[Entries from a dataset]
▬▬▬▬▬▬▬▬▬▬
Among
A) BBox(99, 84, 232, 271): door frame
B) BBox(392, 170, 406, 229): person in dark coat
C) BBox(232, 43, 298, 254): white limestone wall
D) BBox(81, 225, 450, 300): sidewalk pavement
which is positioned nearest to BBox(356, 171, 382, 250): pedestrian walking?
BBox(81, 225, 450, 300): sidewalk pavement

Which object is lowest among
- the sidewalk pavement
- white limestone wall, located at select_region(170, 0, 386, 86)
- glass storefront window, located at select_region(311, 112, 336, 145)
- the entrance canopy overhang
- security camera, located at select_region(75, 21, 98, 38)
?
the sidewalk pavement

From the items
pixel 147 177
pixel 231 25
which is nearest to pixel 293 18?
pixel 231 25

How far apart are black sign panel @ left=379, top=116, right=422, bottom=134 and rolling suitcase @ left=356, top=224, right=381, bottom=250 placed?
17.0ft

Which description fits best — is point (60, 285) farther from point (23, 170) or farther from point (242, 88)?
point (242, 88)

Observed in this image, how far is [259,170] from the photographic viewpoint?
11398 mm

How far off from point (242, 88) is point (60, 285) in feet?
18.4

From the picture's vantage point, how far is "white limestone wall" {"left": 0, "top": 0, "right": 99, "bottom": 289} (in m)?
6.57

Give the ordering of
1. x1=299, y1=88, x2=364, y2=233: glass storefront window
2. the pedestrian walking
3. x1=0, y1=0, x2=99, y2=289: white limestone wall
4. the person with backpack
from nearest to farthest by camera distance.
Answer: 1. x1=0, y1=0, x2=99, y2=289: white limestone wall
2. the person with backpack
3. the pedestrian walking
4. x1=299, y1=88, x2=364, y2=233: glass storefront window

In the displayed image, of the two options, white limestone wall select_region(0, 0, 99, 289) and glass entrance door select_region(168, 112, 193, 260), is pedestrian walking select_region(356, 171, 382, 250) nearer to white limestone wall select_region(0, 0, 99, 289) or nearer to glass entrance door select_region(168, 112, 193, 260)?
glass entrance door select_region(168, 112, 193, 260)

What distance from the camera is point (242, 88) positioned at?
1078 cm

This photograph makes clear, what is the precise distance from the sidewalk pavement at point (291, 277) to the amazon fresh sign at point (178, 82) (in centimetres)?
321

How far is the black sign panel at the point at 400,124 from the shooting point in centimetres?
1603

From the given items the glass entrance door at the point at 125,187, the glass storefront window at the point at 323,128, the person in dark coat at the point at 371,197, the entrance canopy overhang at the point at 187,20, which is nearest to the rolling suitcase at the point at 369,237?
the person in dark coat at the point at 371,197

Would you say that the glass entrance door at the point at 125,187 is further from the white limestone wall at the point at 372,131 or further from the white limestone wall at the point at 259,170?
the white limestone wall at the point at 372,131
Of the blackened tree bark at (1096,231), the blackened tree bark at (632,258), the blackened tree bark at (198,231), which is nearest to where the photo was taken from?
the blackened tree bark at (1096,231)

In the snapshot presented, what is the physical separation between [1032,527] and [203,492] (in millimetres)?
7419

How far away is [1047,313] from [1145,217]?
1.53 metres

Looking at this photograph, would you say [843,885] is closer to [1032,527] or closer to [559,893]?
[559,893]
▬▬▬▬▬▬▬▬▬▬
WHAT IS NEEDED » Reproduce the lines exactly as they appear, starting at the line that contains "How far is the" and ending at the final line above, with both of those lines included.

SOLUTION »
How far is the black sign panel at the point at 400,124 from the shooting point in centimetres?
1603

From the given items the glass entrance door at the point at 125,187, the glass storefront window at the point at 323,128, the person in dark coat at the point at 371,197, the entrance canopy overhang at the point at 187,20, which is nearest to the rolling suitcase at the point at 369,237?
the person in dark coat at the point at 371,197

Would you say that the glass entrance door at the point at 125,187 is further from the white limestone wall at the point at 372,131 or further from the white limestone wall at the point at 259,170?
the white limestone wall at the point at 372,131
Of the blackened tree bark at (1096,231), the blackened tree bark at (632,258), the blackened tree bark at (198,231), which is nearest to where the photo was taken from?
the blackened tree bark at (1096,231)

In the snapshot presented, what is the physical separation between [1032,527] and [203,492] (in millimetres)?
7419

How far away is [1047,313] from [1145,217]?
1.53 metres

Looking at this photograph, would you say [843,885] is closer to [1032,527] or closer to [559,893]?
[559,893]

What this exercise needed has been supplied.